Count, in the data that follows, every line with the string "Tanzania", and give that count as the whole reply.

◆ Source data

○ ○ ○

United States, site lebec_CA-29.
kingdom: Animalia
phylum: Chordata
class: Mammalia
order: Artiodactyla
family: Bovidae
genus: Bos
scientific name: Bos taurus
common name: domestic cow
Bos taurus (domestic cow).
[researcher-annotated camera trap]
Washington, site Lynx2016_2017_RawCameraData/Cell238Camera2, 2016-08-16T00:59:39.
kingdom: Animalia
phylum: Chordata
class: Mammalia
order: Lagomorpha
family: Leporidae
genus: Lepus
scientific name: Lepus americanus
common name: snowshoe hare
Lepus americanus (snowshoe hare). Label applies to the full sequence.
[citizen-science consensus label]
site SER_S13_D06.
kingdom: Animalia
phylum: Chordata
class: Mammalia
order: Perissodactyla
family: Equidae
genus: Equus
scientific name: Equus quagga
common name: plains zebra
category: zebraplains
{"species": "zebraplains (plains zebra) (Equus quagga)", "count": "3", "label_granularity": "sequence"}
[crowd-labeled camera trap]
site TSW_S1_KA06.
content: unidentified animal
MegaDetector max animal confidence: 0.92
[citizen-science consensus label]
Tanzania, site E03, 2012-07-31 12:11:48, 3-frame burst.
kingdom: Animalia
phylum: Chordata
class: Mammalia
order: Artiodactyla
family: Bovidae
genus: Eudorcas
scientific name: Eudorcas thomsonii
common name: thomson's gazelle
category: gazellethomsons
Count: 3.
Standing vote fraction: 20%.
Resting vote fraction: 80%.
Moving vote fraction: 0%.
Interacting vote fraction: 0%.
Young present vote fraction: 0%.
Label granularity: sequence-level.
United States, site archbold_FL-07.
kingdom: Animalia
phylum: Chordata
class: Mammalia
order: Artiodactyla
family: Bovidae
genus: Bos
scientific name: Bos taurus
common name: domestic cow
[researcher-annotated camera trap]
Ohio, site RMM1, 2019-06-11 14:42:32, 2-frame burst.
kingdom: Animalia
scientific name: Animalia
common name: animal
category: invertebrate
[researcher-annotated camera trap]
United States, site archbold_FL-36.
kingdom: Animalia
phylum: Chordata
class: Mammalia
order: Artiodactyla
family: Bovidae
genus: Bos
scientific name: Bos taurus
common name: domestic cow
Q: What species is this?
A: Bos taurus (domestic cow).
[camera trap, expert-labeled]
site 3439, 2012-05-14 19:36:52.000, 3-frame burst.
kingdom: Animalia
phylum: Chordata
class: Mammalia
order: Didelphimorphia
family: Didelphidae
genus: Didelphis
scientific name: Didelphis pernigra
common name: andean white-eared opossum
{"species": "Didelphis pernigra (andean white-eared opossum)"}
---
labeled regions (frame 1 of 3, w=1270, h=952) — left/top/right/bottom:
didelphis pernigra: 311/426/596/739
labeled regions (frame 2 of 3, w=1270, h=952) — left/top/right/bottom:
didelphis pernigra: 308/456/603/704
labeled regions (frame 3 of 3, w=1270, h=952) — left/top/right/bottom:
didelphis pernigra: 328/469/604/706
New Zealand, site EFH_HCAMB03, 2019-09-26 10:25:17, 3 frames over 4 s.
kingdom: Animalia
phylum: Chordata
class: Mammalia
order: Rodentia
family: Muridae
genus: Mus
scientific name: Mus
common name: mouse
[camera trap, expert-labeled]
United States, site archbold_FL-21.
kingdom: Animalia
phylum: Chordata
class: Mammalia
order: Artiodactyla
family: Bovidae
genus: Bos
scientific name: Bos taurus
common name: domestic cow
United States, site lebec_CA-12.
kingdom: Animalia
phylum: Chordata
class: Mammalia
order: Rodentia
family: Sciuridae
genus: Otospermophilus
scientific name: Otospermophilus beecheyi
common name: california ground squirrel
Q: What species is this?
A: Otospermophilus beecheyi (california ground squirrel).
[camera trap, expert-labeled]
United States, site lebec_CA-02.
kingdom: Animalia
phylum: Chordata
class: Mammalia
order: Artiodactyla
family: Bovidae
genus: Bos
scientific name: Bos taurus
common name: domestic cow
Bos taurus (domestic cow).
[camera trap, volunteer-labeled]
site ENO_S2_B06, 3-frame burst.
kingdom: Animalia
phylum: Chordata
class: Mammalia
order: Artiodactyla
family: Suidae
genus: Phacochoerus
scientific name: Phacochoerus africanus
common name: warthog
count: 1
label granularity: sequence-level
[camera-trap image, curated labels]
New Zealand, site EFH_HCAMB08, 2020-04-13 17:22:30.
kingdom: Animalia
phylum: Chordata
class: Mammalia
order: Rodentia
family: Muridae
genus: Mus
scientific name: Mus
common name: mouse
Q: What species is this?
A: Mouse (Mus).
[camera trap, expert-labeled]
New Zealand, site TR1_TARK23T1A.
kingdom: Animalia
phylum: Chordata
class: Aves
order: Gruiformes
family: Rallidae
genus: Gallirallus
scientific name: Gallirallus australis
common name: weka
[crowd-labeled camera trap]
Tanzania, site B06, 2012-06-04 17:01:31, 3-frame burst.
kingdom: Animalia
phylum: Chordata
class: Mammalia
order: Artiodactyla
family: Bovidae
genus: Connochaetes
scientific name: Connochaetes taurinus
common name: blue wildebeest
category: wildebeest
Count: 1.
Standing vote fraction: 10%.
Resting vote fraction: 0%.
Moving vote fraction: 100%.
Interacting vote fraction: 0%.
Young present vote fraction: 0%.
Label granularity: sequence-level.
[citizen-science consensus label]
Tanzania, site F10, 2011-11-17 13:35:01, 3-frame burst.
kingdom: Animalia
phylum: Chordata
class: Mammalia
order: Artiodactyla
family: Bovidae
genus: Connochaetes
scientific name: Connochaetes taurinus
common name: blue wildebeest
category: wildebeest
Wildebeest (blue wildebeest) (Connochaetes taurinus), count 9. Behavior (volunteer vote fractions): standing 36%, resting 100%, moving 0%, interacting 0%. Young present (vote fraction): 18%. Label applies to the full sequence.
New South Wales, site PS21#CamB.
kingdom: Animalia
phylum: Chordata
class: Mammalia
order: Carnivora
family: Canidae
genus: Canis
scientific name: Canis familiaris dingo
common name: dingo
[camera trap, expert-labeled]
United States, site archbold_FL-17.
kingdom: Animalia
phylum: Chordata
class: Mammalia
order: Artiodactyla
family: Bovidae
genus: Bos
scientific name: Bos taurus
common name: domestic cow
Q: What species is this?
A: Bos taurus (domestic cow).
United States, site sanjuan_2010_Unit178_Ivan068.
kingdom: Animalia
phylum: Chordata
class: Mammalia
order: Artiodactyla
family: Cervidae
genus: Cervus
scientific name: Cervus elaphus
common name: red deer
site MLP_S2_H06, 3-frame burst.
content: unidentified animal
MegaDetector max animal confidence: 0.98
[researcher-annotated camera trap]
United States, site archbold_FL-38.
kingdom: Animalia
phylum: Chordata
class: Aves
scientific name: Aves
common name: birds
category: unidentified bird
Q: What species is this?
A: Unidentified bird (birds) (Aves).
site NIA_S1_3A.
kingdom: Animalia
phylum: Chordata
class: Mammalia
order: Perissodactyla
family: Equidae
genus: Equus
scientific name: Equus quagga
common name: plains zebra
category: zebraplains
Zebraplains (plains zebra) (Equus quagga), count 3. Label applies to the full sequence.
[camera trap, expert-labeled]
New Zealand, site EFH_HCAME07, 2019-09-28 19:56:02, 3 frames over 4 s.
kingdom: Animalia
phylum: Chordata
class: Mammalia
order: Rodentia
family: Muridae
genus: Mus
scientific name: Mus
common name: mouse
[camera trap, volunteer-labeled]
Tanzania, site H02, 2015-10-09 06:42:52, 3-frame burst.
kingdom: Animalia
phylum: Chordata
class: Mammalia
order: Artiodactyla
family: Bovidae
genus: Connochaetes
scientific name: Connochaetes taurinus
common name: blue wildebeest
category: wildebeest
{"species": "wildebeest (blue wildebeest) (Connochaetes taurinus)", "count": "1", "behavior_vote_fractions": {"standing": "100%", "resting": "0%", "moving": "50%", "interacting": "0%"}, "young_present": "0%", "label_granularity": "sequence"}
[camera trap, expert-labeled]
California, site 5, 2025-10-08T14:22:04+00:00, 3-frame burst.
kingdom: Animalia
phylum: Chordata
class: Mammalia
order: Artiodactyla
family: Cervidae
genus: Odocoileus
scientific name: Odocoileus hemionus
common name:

○ ○ ○

◆ Result
4